The protein produced from Dkk4 and related proteins often work in conjunction with another group of proteins, those in the Wnt family. The pair have been linked to Turing patterning in a system not directly related to color: In mice, interactions between Wnts as activators and Dkks as inhibitors lead to evenly spaced hair follicles in the developing skin.
The African striped mouse also seems to rely on Wnt and Dkk proteins, as well as other players, to outline its chipmunk-like racing stripes. Developmental biologist Ricardo Mallarino and colleagues at Princeton University discovered that the striped mouse’s prepatterning — and the chipmunk’s, too — is a result of a Turing system overlaid with something else: in this case, a simple gradient of molecules that are present in high amounts at the spine and lower amounts toward the belly.

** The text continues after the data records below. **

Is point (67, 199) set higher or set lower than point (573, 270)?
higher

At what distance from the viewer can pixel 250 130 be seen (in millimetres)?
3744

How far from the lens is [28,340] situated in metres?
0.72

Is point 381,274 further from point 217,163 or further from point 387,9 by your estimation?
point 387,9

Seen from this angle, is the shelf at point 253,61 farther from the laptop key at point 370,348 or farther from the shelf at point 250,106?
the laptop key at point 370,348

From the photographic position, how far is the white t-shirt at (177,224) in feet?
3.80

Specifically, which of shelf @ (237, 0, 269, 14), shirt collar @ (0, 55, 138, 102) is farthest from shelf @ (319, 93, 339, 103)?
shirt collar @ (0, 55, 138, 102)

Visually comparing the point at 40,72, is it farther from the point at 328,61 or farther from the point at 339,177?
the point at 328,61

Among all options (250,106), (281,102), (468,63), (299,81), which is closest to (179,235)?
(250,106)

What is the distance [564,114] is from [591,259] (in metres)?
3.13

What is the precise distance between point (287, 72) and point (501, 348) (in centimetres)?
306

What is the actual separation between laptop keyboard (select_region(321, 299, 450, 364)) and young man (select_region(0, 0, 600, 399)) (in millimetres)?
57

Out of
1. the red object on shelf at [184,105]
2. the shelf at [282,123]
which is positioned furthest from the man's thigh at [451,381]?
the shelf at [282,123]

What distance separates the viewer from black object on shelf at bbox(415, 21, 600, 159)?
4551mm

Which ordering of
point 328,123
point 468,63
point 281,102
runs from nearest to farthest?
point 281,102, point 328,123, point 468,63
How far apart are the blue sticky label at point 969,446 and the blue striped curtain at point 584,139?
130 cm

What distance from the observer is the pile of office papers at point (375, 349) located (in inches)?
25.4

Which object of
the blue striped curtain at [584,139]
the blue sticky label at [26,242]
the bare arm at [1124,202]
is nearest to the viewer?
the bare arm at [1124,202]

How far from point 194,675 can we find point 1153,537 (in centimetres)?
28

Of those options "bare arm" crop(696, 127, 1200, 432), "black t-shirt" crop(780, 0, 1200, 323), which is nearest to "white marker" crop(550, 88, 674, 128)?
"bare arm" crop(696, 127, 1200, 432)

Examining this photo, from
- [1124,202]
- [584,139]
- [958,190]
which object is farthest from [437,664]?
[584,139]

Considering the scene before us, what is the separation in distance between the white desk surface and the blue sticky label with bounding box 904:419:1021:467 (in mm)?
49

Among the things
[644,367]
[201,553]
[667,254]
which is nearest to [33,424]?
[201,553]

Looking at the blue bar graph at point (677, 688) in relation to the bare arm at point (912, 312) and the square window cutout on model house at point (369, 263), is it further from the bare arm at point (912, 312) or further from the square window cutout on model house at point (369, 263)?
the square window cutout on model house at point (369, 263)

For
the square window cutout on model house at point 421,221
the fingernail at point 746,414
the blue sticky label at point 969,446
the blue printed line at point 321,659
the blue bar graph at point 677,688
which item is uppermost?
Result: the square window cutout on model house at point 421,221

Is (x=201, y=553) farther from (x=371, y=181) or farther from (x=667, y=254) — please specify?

Mathematicians had long predicted that the overlay of a simple gradient on top of Turing spotting would generate alternating strips of dense or sparse specks. Imagine a pond with evenly spaced lily pads (the specks), and then drop a rock in the middle. The single wave (the gradient) coming out from the rock would create ripples, with most, but not all, of the lily pads settling in the valleys of the ripples. In biological systems, the math predicts that Turing spotting plus a gradient would, similarly, generate stripes with lots of specks alternating with stripes that have few specks.
In the skin of the developing African striped mice, those lily pads are like the specks where hair follicles will appear — thanks to Wnt proteins. The specks show up first in the areas that will become light stripes, and two days later, in areas destined to be dark. That distribution is created not by a falling rock but by that added gradient, a waning concentration of several Wnt-regulating proteins from spine to belly. The discovery in the striped mice was the first living example of this Turing-plus-gradient pattern that mathematicians had long predicted, says Mallarino.

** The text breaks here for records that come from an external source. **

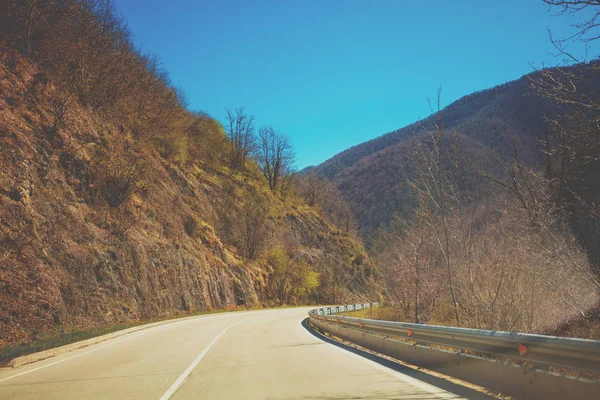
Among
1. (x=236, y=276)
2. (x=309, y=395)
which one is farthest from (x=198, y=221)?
(x=309, y=395)

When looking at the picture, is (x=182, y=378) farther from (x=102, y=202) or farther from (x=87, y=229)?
(x=102, y=202)

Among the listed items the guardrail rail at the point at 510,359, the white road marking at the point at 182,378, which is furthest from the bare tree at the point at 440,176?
the white road marking at the point at 182,378

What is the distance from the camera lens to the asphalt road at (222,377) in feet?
19.4

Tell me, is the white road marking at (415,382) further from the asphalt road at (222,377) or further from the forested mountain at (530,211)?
the forested mountain at (530,211)

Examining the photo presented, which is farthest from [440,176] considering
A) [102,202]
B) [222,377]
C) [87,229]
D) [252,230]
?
[252,230]

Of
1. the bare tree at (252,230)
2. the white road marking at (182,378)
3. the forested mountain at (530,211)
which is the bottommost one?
the white road marking at (182,378)

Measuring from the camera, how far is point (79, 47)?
1125 inches

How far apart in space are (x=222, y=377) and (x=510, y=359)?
4615 mm

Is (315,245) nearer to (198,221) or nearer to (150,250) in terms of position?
(198,221)

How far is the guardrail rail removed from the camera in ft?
13.0

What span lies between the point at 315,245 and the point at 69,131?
→ 146 feet

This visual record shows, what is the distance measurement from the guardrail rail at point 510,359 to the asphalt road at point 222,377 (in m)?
0.37

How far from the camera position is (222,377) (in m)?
7.33

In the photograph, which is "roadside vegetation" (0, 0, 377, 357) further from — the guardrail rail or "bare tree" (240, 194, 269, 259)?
the guardrail rail
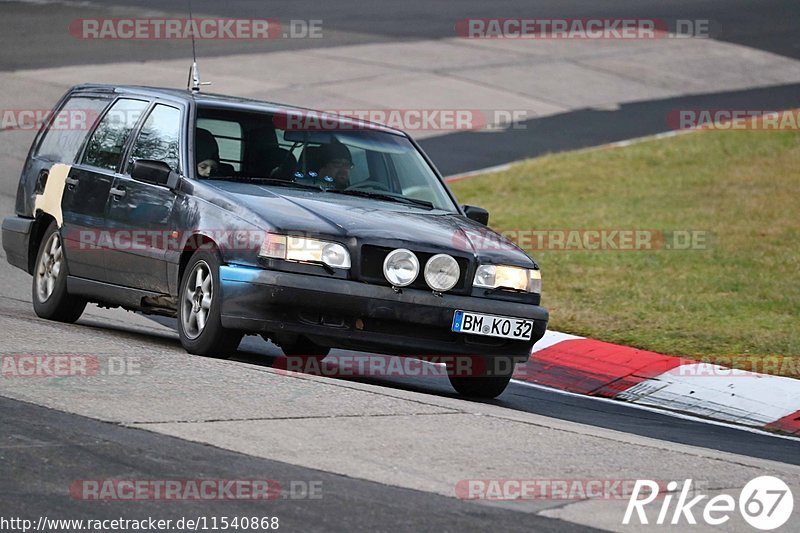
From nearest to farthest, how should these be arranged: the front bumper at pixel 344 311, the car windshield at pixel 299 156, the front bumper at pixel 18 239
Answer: the front bumper at pixel 344 311
the car windshield at pixel 299 156
the front bumper at pixel 18 239

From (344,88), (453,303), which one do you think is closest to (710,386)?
(453,303)

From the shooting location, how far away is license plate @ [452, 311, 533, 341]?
8297mm

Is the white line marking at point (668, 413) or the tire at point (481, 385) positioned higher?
the tire at point (481, 385)

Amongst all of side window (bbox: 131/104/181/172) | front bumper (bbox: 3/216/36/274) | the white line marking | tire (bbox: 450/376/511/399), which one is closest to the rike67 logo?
tire (bbox: 450/376/511/399)

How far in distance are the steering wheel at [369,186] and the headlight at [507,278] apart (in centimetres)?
116

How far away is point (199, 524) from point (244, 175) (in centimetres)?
401

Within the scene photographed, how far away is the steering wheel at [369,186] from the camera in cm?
916

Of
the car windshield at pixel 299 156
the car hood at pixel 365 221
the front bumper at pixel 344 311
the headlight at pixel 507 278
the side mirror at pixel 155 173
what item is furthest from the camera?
the car windshield at pixel 299 156

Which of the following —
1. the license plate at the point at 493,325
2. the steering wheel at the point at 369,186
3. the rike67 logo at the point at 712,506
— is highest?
the steering wheel at the point at 369,186

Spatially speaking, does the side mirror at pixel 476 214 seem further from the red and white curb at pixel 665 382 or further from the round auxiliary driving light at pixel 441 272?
the red and white curb at pixel 665 382

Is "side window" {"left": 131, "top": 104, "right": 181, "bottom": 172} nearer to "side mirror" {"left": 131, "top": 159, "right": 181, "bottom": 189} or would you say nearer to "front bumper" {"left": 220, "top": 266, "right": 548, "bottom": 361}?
"side mirror" {"left": 131, "top": 159, "right": 181, "bottom": 189}

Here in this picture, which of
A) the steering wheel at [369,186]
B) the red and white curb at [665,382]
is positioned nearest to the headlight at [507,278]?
the steering wheel at [369,186]

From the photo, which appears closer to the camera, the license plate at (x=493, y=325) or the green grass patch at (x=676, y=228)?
the license plate at (x=493, y=325)

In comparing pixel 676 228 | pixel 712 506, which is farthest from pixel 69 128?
pixel 676 228
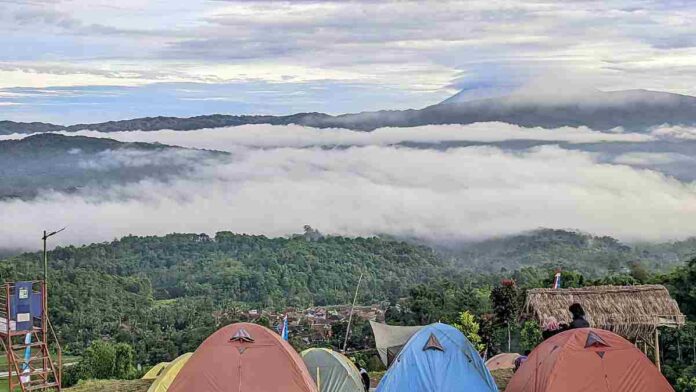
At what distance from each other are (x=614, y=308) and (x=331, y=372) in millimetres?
4536

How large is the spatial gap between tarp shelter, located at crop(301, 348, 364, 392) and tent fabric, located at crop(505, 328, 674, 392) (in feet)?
9.37

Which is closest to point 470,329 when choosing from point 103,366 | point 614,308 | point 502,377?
point 502,377

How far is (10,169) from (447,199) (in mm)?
43939

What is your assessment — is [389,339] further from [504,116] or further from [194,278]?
[504,116]

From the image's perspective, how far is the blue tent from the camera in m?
11.6

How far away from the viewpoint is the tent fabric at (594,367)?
11.1m

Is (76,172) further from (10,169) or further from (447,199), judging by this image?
(447,199)

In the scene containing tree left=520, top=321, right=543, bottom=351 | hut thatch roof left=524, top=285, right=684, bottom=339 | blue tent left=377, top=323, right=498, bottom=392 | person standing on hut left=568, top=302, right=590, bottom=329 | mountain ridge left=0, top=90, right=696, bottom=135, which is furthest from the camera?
mountain ridge left=0, top=90, right=696, bottom=135

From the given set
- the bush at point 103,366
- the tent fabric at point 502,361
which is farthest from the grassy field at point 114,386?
the bush at point 103,366

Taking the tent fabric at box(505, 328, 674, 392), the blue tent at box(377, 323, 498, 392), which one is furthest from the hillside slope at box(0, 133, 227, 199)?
the tent fabric at box(505, 328, 674, 392)

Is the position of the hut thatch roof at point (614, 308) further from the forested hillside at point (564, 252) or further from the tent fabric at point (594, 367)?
the forested hillside at point (564, 252)

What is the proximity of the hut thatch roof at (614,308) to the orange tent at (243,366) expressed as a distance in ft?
14.7

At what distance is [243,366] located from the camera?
11.5 metres

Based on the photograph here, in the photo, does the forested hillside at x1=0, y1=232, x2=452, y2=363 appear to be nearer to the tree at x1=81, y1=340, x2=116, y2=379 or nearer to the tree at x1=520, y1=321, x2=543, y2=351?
the tree at x1=81, y1=340, x2=116, y2=379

That’s how the striped mouse makes the prepattern — the coloring-book lines. The colors themselves are the result of another gene that manages how the melanocytes mature: Some get stuck in arrested development and aren’t able to make pigment, so they create light stripes. The ones that do mature fill in the dark stripes.
Turing’s ideas have staying power, even decades after he proposed them. But he didn’t have all the information, and evolution layered complexity over his simple activators and inhibitors.
“The Turing pattern is definitely important,” says Yipeng Liang, a biologist at the University of Virginia in Charlottesville. But, he adds, “nature is more complicated than we thought.”